Educação

4 tendências em tecnologias educacionais para 2018

As tecnologias educacionais não são algo novo em nossa sociedade. Elas já está presentes em grande parte das escolas, desde os tradicionais laboratórios de informática até o uso de tablets em sala de aula. Contudo, a época  acelerada que vivemos está exigindo uma atualização nos processos de aprendizagem.

Em um mundo volátil, incerto, complexo e ambíguo (VUCA) como o nosso, difícil é imaginar como estará o mercado de trabalho daqui 10, 20 ou 30 anos. Há, sem dúvida, diversas visões a respeito do futuro do trabalho, sendo algumas amplamente noticiadas, desde perspectivas pessimistas até mais otimistas.

No entanto, é inegável que o mercado de trabalho está altamente competitivo, e uma das maneiras de preparar nossos jovens para o amanhã – tanto no campo pessoal quanto profissional – é investindo em educação. Mais precisamente: investir em novas ferramentas e tecnologias educacionais.

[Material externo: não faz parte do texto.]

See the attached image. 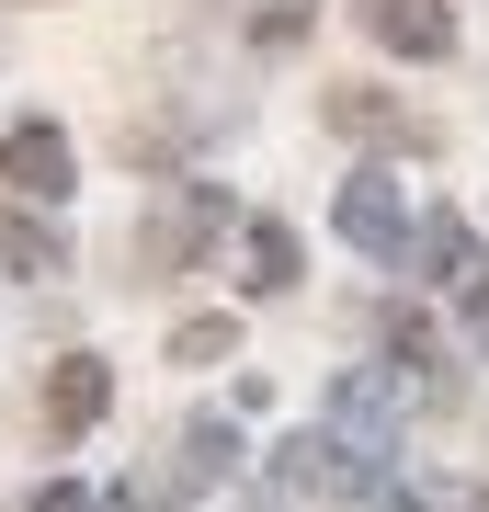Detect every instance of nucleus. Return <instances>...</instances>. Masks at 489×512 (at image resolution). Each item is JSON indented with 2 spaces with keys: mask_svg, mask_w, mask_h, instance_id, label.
I'll use <instances>...</instances> for the list:
<instances>
[{
  "mask_svg": "<svg viewBox=\"0 0 489 512\" xmlns=\"http://www.w3.org/2000/svg\"><path fill=\"white\" fill-rule=\"evenodd\" d=\"M239 262H251V296H285V285H296V228L251 217V239H239Z\"/></svg>",
  "mask_w": 489,
  "mask_h": 512,
  "instance_id": "6e6552de",
  "label": "nucleus"
},
{
  "mask_svg": "<svg viewBox=\"0 0 489 512\" xmlns=\"http://www.w3.org/2000/svg\"><path fill=\"white\" fill-rule=\"evenodd\" d=\"M217 228H228V194H217V183H194L171 217H148V228H137V274H182V262H194Z\"/></svg>",
  "mask_w": 489,
  "mask_h": 512,
  "instance_id": "f03ea898",
  "label": "nucleus"
},
{
  "mask_svg": "<svg viewBox=\"0 0 489 512\" xmlns=\"http://www.w3.org/2000/svg\"><path fill=\"white\" fill-rule=\"evenodd\" d=\"M0 183H12L23 205H57L80 183V148H69V126H12L0 137Z\"/></svg>",
  "mask_w": 489,
  "mask_h": 512,
  "instance_id": "f257e3e1",
  "label": "nucleus"
},
{
  "mask_svg": "<svg viewBox=\"0 0 489 512\" xmlns=\"http://www.w3.org/2000/svg\"><path fill=\"white\" fill-rule=\"evenodd\" d=\"M308 12H319V0H262V23H251V46H262V57H285V46H308Z\"/></svg>",
  "mask_w": 489,
  "mask_h": 512,
  "instance_id": "9d476101",
  "label": "nucleus"
},
{
  "mask_svg": "<svg viewBox=\"0 0 489 512\" xmlns=\"http://www.w3.org/2000/svg\"><path fill=\"white\" fill-rule=\"evenodd\" d=\"M0 262H12V274H57V262H69V251H57V228H35V217H0Z\"/></svg>",
  "mask_w": 489,
  "mask_h": 512,
  "instance_id": "1a4fd4ad",
  "label": "nucleus"
},
{
  "mask_svg": "<svg viewBox=\"0 0 489 512\" xmlns=\"http://www.w3.org/2000/svg\"><path fill=\"white\" fill-rule=\"evenodd\" d=\"M364 35H376L387 57H444L455 46V12H444V0H364Z\"/></svg>",
  "mask_w": 489,
  "mask_h": 512,
  "instance_id": "20e7f679",
  "label": "nucleus"
},
{
  "mask_svg": "<svg viewBox=\"0 0 489 512\" xmlns=\"http://www.w3.org/2000/svg\"><path fill=\"white\" fill-rule=\"evenodd\" d=\"M387 512H433V501H387Z\"/></svg>",
  "mask_w": 489,
  "mask_h": 512,
  "instance_id": "4468645a",
  "label": "nucleus"
},
{
  "mask_svg": "<svg viewBox=\"0 0 489 512\" xmlns=\"http://www.w3.org/2000/svg\"><path fill=\"white\" fill-rule=\"evenodd\" d=\"M217 353H228V319H182L171 330V365H217Z\"/></svg>",
  "mask_w": 489,
  "mask_h": 512,
  "instance_id": "9b49d317",
  "label": "nucleus"
},
{
  "mask_svg": "<svg viewBox=\"0 0 489 512\" xmlns=\"http://www.w3.org/2000/svg\"><path fill=\"white\" fill-rule=\"evenodd\" d=\"M478 342H489V285H478Z\"/></svg>",
  "mask_w": 489,
  "mask_h": 512,
  "instance_id": "ddd939ff",
  "label": "nucleus"
},
{
  "mask_svg": "<svg viewBox=\"0 0 489 512\" xmlns=\"http://www.w3.org/2000/svg\"><path fill=\"white\" fill-rule=\"evenodd\" d=\"M399 410H410L399 376H342V387H330V421H353V433H387Z\"/></svg>",
  "mask_w": 489,
  "mask_h": 512,
  "instance_id": "0eeeda50",
  "label": "nucleus"
},
{
  "mask_svg": "<svg viewBox=\"0 0 489 512\" xmlns=\"http://www.w3.org/2000/svg\"><path fill=\"white\" fill-rule=\"evenodd\" d=\"M103 399H114L103 353H69V365H46V433H57V444L91 433V421H103Z\"/></svg>",
  "mask_w": 489,
  "mask_h": 512,
  "instance_id": "39448f33",
  "label": "nucleus"
},
{
  "mask_svg": "<svg viewBox=\"0 0 489 512\" xmlns=\"http://www.w3.org/2000/svg\"><path fill=\"white\" fill-rule=\"evenodd\" d=\"M342 239L376 251V262L410 251V217H399V183H387V171H353V183H342Z\"/></svg>",
  "mask_w": 489,
  "mask_h": 512,
  "instance_id": "7ed1b4c3",
  "label": "nucleus"
},
{
  "mask_svg": "<svg viewBox=\"0 0 489 512\" xmlns=\"http://www.w3.org/2000/svg\"><path fill=\"white\" fill-rule=\"evenodd\" d=\"M330 126L364 137V148H399V160H410V148H433V126H421V114H399L387 92H330Z\"/></svg>",
  "mask_w": 489,
  "mask_h": 512,
  "instance_id": "423d86ee",
  "label": "nucleus"
},
{
  "mask_svg": "<svg viewBox=\"0 0 489 512\" xmlns=\"http://www.w3.org/2000/svg\"><path fill=\"white\" fill-rule=\"evenodd\" d=\"M35 512H80V490H35Z\"/></svg>",
  "mask_w": 489,
  "mask_h": 512,
  "instance_id": "f8f14e48",
  "label": "nucleus"
}]
</instances>
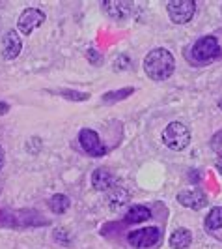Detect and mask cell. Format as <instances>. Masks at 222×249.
<instances>
[{"instance_id":"6da1fadb","label":"cell","mask_w":222,"mask_h":249,"mask_svg":"<svg viewBox=\"0 0 222 249\" xmlns=\"http://www.w3.org/2000/svg\"><path fill=\"white\" fill-rule=\"evenodd\" d=\"M175 71V58L168 49H157L149 51L144 58V73L148 75L151 81H166L170 79Z\"/></svg>"},{"instance_id":"7a4b0ae2","label":"cell","mask_w":222,"mask_h":249,"mask_svg":"<svg viewBox=\"0 0 222 249\" xmlns=\"http://www.w3.org/2000/svg\"><path fill=\"white\" fill-rule=\"evenodd\" d=\"M222 54V47L217 36H202L189 49V60L196 66L215 62Z\"/></svg>"},{"instance_id":"3957f363","label":"cell","mask_w":222,"mask_h":249,"mask_svg":"<svg viewBox=\"0 0 222 249\" xmlns=\"http://www.w3.org/2000/svg\"><path fill=\"white\" fill-rule=\"evenodd\" d=\"M162 144L174 152H183L190 144V131L181 122H170L162 129Z\"/></svg>"},{"instance_id":"277c9868","label":"cell","mask_w":222,"mask_h":249,"mask_svg":"<svg viewBox=\"0 0 222 249\" xmlns=\"http://www.w3.org/2000/svg\"><path fill=\"white\" fill-rule=\"evenodd\" d=\"M162 238L159 227H142V229H136L133 232L127 234V242L129 246L135 249H151L155 248Z\"/></svg>"},{"instance_id":"5b68a950","label":"cell","mask_w":222,"mask_h":249,"mask_svg":"<svg viewBox=\"0 0 222 249\" xmlns=\"http://www.w3.org/2000/svg\"><path fill=\"white\" fill-rule=\"evenodd\" d=\"M166 12L174 25H187L194 17L196 2L194 0H170L166 4Z\"/></svg>"},{"instance_id":"8992f818","label":"cell","mask_w":222,"mask_h":249,"mask_svg":"<svg viewBox=\"0 0 222 249\" xmlns=\"http://www.w3.org/2000/svg\"><path fill=\"white\" fill-rule=\"evenodd\" d=\"M79 142H80L82 150L86 152L88 156H92V158H103V156H107V152H109L107 146L101 142L97 131H94V129H90V127H82V129H80V133H79Z\"/></svg>"},{"instance_id":"52a82bcc","label":"cell","mask_w":222,"mask_h":249,"mask_svg":"<svg viewBox=\"0 0 222 249\" xmlns=\"http://www.w3.org/2000/svg\"><path fill=\"white\" fill-rule=\"evenodd\" d=\"M45 13L41 12V10H37V8H26L23 10V13L19 15V19H17V30L21 32V34H25V36H30L36 28L45 23Z\"/></svg>"},{"instance_id":"ba28073f","label":"cell","mask_w":222,"mask_h":249,"mask_svg":"<svg viewBox=\"0 0 222 249\" xmlns=\"http://www.w3.org/2000/svg\"><path fill=\"white\" fill-rule=\"evenodd\" d=\"M101 8L114 21H125L133 13L135 4L131 0H105L101 2Z\"/></svg>"},{"instance_id":"9c48e42d","label":"cell","mask_w":222,"mask_h":249,"mask_svg":"<svg viewBox=\"0 0 222 249\" xmlns=\"http://www.w3.org/2000/svg\"><path fill=\"white\" fill-rule=\"evenodd\" d=\"M177 202L185 208L190 210H202L207 206V195L202 189H185L181 193H177Z\"/></svg>"},{"instance_id":"30bf717a","label":"cell","mask_w":222,"mask_h":249,"mask_svg":"<svg viewBox=\"0 0 222 249\" xmlns=\"http://www.w3.org/2000/svg\"><path fill=\"white\" fill-rule=\"evenodd\" d=\"M23 49V41L17 34V30H8L2 37V58L4 60H15Z\"/></svg>"},{"instance_id":"8fae6325","label":"cell","mask_w":222,"mask_h":249,"mask_svg":"<svg viewBox=\"0 0 222 249\" xmlns=\"http://www.w3.org/2000/svg\"><path fill=\"white\" fill-rule=\"evenodd\" d=\"M114 186H118V180H116V176L111 173V169L99 167V169H95V171L92 173V187H94L95 191L107 193V191L112 189Z\"/></svg>"},{"instance_id":"7c38bea8","label":"cell","mask_w":222,"mask_h":249,"mask_svg":"<svg viewBox=\"0 0 222 249\" xmlns=\"http://www.w3.org/2000/svg\"><path fill=\"white\" fill-rule=\"evenodd\" d=\"M131 199V195H129V191L125 189V187H120V186H114L112 189H109L107 193H105V202L109 204V208L111 210H118V208H122L124 204H127Z\"/></svg>"},{"instance_id":"4fadbf2b","label":"cell","mask_w":222,"mask_h":249,"mask_svg":"<svg viewBox=\"0 0 222 249\" xmlns=\"http://www.w3.org/2000/svg\"><path fill=\"white\" fill-rule=\"evenodd\" d=\"M151 219V210L144 204H133L129 206V210L125 213L124 221L125 223H144Z\"/></svg>"},{"instance_id":"5bb4252c","label":"cell","mask_w":222,"mask_h":249,"mask_svg":"<svg viewBox=\"0 0 222 249\" xmlns=\"http://www.w3.org/2000/svg\"><path fill=\"white\" fill-rule=\"evenodd\" d=\"M192 232L185 229V227H179L175 229L172 234H170V248L174 249H187L192 244Z\"/></svg>"},{"instance_id":"9a60e30c","label":"cell","mask_w":222,"mask_h":249,"mask_svg":"<svg viewBox=\"0 0 222 249\" xmlns=\"http://www.w3.org/2000/svg\"><path fill=\"white\" fill-rule=\"evenodd\" d=\"M131 94H135V87H125V88H118V90H111V92H105V94L101 96V103L112 105V103L127 100Z\"/></svg>"},{"instance_id":"2e32d148","label":"cell","mask_w":222,"mask_h":249,"mask_svg":"<svg viewBox=\"0 0 222 249\" xmlns=\"http://www.w3.org/2000/svg\"><path fill=\"white\" fill-rule=\"evenodd\" d=\"M69 206H71V200L63 193H56V195H52L49 199V208L54 213H65Z\"/></svg>"},{"instance_id":"e0dca14e","label":"cell","mask_w":222,"mask_h":249,"mask_svg":"<svg viewBox=\"0 0 222 249\" xmlns=\"http://www.w3.org/2000/svg\"><path fill=\"white\" fill-rule=\"evenodd\" d=\"M206 229L207 231H219L222 229V206L211 208V212L206 215Z\"/></svg>"},{"instance_id":"ac0fdd59","label":"cell","mask_w":222,"mask_h":249,"mask_svg":"<svg viewBox=\"0 0 222 249\" xmlns=\"http://www.w3.org/2000/svg\"><path fill=\"white\" fill-rule=\"evenodd\" d=\"M54 94L62 96V98H65L67 101H86L88 98H90L88 92H77V90H71V88H60V90H56Z\"/></svg>"},{"instance_id":"d6986e66","label":"cell","mask_w":222,"mask_h":249,"mask_svg":"<svg viewBox=\"0 0 222 249\" xmlns=\"http://www.w3.org/2000/svg\"><path fill=\"white\" fill-rule=\"evenodd\" d=\"M131 66V58L127 56V54H120V56H116V60H114V70L116 71H124V70H127Z\"/></svg>"},{"instance_id":"ffe728a7","label":"cell","mask_w":222,"mask_h":249,"mask_svg":"<svg viewBox=\"0 0 222 249\" xmlns=\"http://www.w3.org/2000/svg\"><path fill=\"white\" fill-rule=\"evenodd\" d=\"M86 58L88 62L92 64V66H101V64L105 62V58H103V54L95 49H88L86 51Z\"/></svg>"},{"instance_id":"44dd1931","label":"cell","mask_w":222,"mask_h":249,"mask_svg":"<svg viewBox=\"0 0 222 249\" xmlns=\"http://www.w3.org/2000/svg\"><path fill=\"white\" fill-rule=\"evenodd\" d=\"M211 148L215 150L219 156L222 154V129H221V131H217V133L213 135V139H211Z\"/></svg>"},{"instance_id":"7402d4cb","label":"cell","mask_w":222,"mask_h":249,"mask_svg":"<svg viewBox=\"0 0 222 249\" xmlns=\"http://www.w3.org/2000/svg\"><path fill=\"white\" fill-rule=\"evenodd\" d=\"M8 111H10V105L6 101H0V114H6Z\"/></svg>"},{"instance_id":"603a6c76","label":"cell","mask_w":222,"mask_h":249,"mask_svg":"<svg viewBox=\"0 0 222 249\" xmlns=\"http://www.w3.org/2000/svg\"><path fill=\"white\" fill-rule=\"evenodd\" d=\"M4 161H6V154H4L2 144H0V171H2V167H4Z\"/></svg>"},{"instance_id":"cb8c5ba5","label":"cell","mask_w":222,"mask_h":249,"mask_svg":"<svg viewBox=\"0 0 222 249\" xmlns=\"http://www.w3.org/2000/svg\"><path fill=\"white\" fill-rule=\"evenodd\" d=\"M215 167H217V171H219V173L222 175V154L219 156V158H217V163H215Z\"/></svg>"},{"instance_id":"d4e9b609","label":"cell","mask_w":222,"mask_h":249,"mask_svg":"<svg viewBox=\"0 0 222 249\" xmlns=\"http://www.w3.org/2000/svg\"><path fill=\"white\" fill-rule=\"evenodd\" d=\"M219 109H221V111H222V98H221V100H219Z\"/></svg>"},{"instance_id":"484cf974","label":"cell","mask_w":222,"mask_h":249,"mask_svg":"<svg viewBox=\"0 0 222 249\" xmlns=\"http://www.w3.org/2000/svg\"><path fill=\"white\" fill-rule=\"evenodd\" d=\"M221 12H222V8H221Z\"/></svg>"}]
</instances>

Pensando nisso, a Redação do Futuro Exponencial reuniu hoje 4 tendências em tecnologias educacionais que devem ganhar força no ano de 2018. Confira a seguir um pouco mais sobre cada uma delas:

1. Edutainment

Edutainment é a união entre educação (education) e entretenimento (entertainment). Embora o uso de recursos de entretenimento na educação não seja novo, a metodologia vem ganhando espaço mundo afora, aliando a pedagogia aos jogos, filmes e seriados, com o objetivo de motivar e engajar os estudantes.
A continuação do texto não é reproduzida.